We examine the performance prong of the Strickland test through a “highly deferential lens, indulging a strong presumption that counsel’s conduct falls within the wide range of reasonable professional assistance.” Par-tee, 926 F.2d at 700. We look at the totality of counsel’s performance and will not take any of his actions out of context in order to ascertain whether they are, by themselves, ineffective. Biggerstaff v. Clark, 999 F.2d 1153, 1155 (7th Cir.1993). Furthermore, we employ a “strong presumption of reliability” of the original verdict in examining the prejudice prong of ineffective assistance. Strickland, 466 U.S. at 696, 104 S.Ct. at 2069.

Kavanagh focuses on six examples of Bus-lee’s alleged incompetence. We need discuss only two of them in detail. Initially, we note that Kavanagh all but ignores the fact that his allegedly ineffective counsel convinced the jury to acquit Kavanagh on one of the two charged counts of sexual assault. This failing is symptomatic of Kavanagh’s misreading of Strickland in that he fails to see the forest for the trees. To reiterate, we look at overall performance, not merely highlights, or more precisely, lowlights.

The central issue at trial was the victim’s credibility. Both the six-year old victim and Kavanagh testified. The victim testified that Kavanagh sodomized him in a shed on his grandmother’s property. Kavanagh also threatened him with a knife and showed him pornographic magazines. The victim’s parents (the victim’s mother is Kavanagh’s sister) corroborated the victim’s testimony by relating his fear of his uncle, various other behavioral problems, and what the victim had told them about the assaults. The victim’s treating physician, Dr. Gerald *736 E. Porter, testified about his initial meeting with the victim where the victim described the assaults. Finally, the prosecution presented an expert on child abuse, Dr. Frederick W. Theye, who testified about the general characteristics of children who have been sexually abused.

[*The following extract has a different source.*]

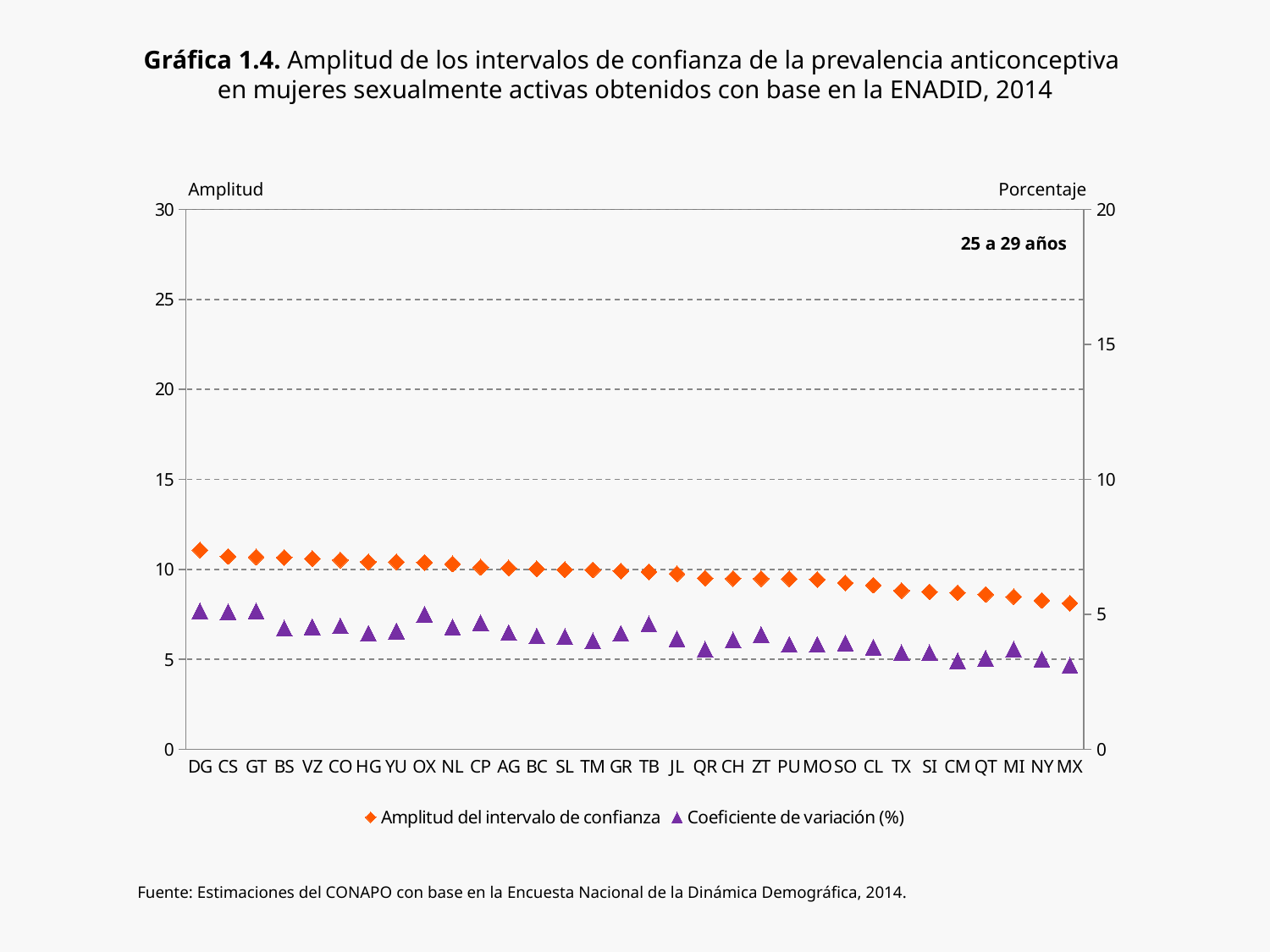
Which category has the highest value for Amplitud del intervalo de confianza? DG Is the Amplitud del intervalo de confianza value for DG greater or less than 10? greater What is the title of the right-hand vertical axis? Porcentaje Which is larger, the Amplitud del intervalo de confianza for DG or for MX? DG Is the Coeficiente de variación (%) value for MX greater or less than 5 on the right axis? less Is the Amplitud del intervalo de confianza value for MX greater or less than 10? less Do the Amplitud del intervalo de confianza values rise or fall from left to right along the x axis? fall Which is larger, the Coeficiente de variación (%) for DG or for MX? DG How many categories (state abbreviations) are shown on the x axis? 32 Which age group is indicated in the label inside the plot area? 25 a 29 años How many series does the legend list? 2 What kind of chart is shown on the slide? Scatter chart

The defense theory at trial was that young children are especially susceptible to suggestion and fantasy, and that no assault had occurred. Kavanagh testified in his own behalf and denied the assaults. The defense also put on testimony that showed that the victim told lies, had seen x-rated movies at home, got along well with Kavanagh, and that the victim’s mother was delusional. Finally, the defense put on an expert witness, Dr. Ralph C. Underwager, who testified that Kavanagh did not fit the profile of a pedophile and that overzealous questioning by adults produces false accusations of child abuse.

At oral argument, Kavanagh’s attorney identified as the most extreme example of Buslee’s ineffectiveness his failure to adequately cross-examine Dr. Porter. Kav-anagh contends that Buslee failed to demonstrate that Dr.